Er zijn veel variaties op het knikkerspel uit het koloniale tijdperk, waardoor dit spel nog steeds een klassieker is.
Jackstraws
Jackstraws was de voorloper van het moderne spel met pick-up sticks. De materialen die nodig waren om te spelen waren stukjes stro (bezemrietjes werkten goed) of stokken van ongeveer vijftien centimeter lang. De stokjes werden laten vallen om een stapel te creëren en de spelers moesten de stokjes één voor één verwijderen zonder andere stokjes in de stapel te verplaatsen. Als een andere stok werd verstoord, was de beurt van die speler voorbij. Het spel ging door totdat alle stokken waren verwijderd.
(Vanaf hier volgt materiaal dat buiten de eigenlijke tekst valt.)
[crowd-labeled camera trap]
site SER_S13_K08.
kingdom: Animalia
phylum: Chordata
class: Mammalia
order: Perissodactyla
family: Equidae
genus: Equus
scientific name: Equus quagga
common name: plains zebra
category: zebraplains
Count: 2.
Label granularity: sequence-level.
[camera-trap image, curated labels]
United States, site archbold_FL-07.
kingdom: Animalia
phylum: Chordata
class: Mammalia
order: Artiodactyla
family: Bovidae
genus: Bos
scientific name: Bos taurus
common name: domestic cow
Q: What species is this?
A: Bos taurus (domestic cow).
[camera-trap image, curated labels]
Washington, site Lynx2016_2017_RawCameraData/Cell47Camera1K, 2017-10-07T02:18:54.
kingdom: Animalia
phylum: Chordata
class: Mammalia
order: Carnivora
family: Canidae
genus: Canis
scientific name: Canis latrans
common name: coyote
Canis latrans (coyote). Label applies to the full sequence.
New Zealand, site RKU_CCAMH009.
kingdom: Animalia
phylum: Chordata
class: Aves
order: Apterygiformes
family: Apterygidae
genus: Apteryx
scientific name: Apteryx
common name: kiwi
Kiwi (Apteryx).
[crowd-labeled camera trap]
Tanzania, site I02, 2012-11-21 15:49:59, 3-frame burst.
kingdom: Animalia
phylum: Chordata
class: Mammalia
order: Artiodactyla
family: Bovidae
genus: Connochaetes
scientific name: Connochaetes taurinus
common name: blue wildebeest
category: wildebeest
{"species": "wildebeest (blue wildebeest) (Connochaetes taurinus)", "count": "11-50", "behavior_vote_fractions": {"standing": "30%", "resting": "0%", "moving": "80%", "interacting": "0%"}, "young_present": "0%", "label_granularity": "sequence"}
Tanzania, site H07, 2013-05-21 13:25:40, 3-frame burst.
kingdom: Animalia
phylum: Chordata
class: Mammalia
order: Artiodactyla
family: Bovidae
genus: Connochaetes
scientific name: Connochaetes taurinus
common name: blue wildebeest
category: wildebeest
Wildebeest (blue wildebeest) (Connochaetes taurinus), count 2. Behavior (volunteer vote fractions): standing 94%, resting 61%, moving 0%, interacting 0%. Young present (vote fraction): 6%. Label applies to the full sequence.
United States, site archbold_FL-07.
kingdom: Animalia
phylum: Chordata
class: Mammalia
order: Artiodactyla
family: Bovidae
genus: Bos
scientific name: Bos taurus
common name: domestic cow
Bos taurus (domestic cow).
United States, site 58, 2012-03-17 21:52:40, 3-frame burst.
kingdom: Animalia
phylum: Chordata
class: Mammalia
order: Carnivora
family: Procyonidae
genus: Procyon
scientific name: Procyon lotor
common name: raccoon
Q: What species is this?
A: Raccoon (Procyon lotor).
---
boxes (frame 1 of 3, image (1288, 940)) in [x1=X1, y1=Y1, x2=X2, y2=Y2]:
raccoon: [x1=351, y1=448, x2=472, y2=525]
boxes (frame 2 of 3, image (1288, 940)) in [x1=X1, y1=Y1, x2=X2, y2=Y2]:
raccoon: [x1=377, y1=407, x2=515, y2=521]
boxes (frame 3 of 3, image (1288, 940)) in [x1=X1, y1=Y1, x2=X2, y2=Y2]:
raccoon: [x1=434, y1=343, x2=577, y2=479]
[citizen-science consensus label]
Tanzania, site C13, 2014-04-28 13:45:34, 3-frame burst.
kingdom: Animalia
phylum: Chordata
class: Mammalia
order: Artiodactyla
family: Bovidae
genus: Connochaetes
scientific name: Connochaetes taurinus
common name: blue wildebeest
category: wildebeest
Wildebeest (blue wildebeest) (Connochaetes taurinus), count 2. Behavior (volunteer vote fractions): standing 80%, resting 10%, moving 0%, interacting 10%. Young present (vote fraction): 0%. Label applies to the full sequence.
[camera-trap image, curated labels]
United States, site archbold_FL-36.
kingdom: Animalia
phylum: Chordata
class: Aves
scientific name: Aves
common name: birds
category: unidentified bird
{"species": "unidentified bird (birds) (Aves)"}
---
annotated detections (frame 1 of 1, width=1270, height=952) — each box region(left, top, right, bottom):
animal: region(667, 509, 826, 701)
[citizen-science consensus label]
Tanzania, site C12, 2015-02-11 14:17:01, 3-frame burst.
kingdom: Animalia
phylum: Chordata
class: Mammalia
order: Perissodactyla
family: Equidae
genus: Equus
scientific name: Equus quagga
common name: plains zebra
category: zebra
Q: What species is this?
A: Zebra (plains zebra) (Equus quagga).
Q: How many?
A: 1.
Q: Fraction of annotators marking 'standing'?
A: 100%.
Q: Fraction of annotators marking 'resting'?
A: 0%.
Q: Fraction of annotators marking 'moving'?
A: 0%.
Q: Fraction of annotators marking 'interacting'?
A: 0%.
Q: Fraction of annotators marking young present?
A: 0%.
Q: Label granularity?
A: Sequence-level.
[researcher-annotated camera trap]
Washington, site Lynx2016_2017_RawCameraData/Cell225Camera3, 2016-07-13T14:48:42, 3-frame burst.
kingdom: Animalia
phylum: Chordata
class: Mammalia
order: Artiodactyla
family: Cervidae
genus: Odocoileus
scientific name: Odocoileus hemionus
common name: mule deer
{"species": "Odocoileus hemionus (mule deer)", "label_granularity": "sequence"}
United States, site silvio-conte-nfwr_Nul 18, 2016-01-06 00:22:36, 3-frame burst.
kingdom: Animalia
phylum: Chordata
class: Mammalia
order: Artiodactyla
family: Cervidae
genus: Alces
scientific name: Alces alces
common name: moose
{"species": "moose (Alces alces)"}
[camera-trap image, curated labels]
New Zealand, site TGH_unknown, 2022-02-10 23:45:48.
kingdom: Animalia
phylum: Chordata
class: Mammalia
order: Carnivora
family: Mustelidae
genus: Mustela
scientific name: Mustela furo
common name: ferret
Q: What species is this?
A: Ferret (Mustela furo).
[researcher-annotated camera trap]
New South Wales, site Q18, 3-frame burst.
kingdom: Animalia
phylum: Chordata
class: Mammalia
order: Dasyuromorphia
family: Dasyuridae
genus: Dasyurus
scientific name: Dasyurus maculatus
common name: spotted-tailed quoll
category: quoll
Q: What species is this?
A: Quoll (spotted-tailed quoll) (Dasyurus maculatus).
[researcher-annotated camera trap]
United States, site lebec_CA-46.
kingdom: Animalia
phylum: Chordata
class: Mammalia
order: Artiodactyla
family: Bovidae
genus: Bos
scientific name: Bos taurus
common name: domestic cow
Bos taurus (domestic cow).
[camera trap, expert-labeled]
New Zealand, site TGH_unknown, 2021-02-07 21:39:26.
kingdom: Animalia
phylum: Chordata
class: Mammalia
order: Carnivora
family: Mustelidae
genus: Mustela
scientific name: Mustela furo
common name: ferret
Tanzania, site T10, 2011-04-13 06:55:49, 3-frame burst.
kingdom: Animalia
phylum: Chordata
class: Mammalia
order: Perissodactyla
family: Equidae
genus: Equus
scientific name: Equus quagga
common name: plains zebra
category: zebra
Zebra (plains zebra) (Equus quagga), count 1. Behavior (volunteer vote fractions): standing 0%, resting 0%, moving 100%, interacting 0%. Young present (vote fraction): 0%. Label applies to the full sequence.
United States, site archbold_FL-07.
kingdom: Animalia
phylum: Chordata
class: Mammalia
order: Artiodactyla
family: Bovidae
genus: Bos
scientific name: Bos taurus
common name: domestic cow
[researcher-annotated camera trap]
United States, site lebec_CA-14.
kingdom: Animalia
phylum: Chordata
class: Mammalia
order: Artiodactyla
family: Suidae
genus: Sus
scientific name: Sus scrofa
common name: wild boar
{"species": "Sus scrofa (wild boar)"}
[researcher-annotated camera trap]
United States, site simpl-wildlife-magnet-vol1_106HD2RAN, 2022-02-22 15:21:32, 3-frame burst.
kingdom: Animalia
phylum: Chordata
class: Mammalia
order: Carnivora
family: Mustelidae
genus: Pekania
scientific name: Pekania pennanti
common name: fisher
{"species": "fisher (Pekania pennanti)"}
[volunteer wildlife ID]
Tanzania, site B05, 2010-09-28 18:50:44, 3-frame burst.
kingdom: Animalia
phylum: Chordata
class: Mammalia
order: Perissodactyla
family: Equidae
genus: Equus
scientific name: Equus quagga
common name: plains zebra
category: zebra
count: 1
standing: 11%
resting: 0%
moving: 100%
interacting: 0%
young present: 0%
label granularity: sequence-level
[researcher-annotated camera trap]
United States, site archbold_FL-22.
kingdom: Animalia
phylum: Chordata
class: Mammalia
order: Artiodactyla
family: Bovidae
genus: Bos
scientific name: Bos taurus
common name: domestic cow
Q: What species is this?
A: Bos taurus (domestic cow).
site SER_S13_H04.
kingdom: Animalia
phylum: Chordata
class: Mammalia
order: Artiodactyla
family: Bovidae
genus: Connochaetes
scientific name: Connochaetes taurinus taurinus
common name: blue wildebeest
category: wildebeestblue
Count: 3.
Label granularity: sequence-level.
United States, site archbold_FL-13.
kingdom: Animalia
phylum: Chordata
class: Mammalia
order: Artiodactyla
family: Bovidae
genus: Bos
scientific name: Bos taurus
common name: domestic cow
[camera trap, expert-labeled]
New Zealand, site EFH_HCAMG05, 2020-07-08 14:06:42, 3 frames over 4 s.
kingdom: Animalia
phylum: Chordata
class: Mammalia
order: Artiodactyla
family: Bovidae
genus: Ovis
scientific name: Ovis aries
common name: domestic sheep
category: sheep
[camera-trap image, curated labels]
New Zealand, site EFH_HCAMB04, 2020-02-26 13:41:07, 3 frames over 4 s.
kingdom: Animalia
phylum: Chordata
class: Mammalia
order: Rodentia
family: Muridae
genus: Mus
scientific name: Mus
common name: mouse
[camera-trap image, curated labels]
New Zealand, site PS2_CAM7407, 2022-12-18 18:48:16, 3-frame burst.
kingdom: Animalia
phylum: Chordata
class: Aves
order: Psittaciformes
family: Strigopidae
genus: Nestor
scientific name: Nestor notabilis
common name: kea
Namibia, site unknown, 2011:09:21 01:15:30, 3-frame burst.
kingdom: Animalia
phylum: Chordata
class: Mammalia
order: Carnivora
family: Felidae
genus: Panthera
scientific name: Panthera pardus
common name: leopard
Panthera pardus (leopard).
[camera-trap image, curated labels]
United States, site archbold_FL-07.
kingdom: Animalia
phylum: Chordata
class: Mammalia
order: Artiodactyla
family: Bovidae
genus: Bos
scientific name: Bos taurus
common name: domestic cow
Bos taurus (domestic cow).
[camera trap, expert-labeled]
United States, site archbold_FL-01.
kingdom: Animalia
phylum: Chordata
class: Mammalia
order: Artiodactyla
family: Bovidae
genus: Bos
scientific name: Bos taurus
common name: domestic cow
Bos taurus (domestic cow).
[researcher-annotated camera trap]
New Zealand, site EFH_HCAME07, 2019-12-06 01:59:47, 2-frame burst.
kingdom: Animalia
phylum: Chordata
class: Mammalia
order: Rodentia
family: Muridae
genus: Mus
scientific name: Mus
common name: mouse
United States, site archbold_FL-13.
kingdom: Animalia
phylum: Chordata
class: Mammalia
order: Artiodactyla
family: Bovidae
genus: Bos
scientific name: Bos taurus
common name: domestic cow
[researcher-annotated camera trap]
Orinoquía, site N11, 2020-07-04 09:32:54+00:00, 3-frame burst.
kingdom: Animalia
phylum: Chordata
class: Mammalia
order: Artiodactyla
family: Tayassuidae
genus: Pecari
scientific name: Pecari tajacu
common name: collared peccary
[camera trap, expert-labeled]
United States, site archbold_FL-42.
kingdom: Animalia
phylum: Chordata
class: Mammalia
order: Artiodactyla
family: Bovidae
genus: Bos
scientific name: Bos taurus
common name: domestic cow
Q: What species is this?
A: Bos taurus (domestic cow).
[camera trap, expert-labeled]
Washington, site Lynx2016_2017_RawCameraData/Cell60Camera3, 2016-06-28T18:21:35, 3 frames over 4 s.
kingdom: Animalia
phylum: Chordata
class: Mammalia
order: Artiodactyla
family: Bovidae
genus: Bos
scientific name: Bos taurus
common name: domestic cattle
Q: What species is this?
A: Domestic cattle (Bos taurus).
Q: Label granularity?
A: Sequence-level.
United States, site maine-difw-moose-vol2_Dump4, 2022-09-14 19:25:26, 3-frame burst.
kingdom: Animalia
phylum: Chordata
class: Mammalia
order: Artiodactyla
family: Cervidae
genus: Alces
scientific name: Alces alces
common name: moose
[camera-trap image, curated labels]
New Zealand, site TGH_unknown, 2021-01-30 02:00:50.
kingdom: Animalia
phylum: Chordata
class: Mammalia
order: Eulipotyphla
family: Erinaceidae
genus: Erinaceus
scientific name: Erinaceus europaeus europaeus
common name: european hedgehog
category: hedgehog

De persoon die aan het einde van het spel de meeste stokjes had verzameld, was de winnaar.
Tijdloos plezier
Veel van de spellen die meer dan 250 jaar geleden werden gespeeld, hebben de tand des tijds doorstaan. Naast de bovenstaande spellen speelden koloniale kinderen graag moderne klassiekers zoals tikkertje, touwtjespringen, verstoppertje en zaklopen. Het maakt niet uit in welke periode ze zijn geboren, kinderen houden van spelen en zullen manieren vinden om het te doen. Zonder twijfel zullen koloniale kinderspellen de komende jaren tijdloze favorieten blijven.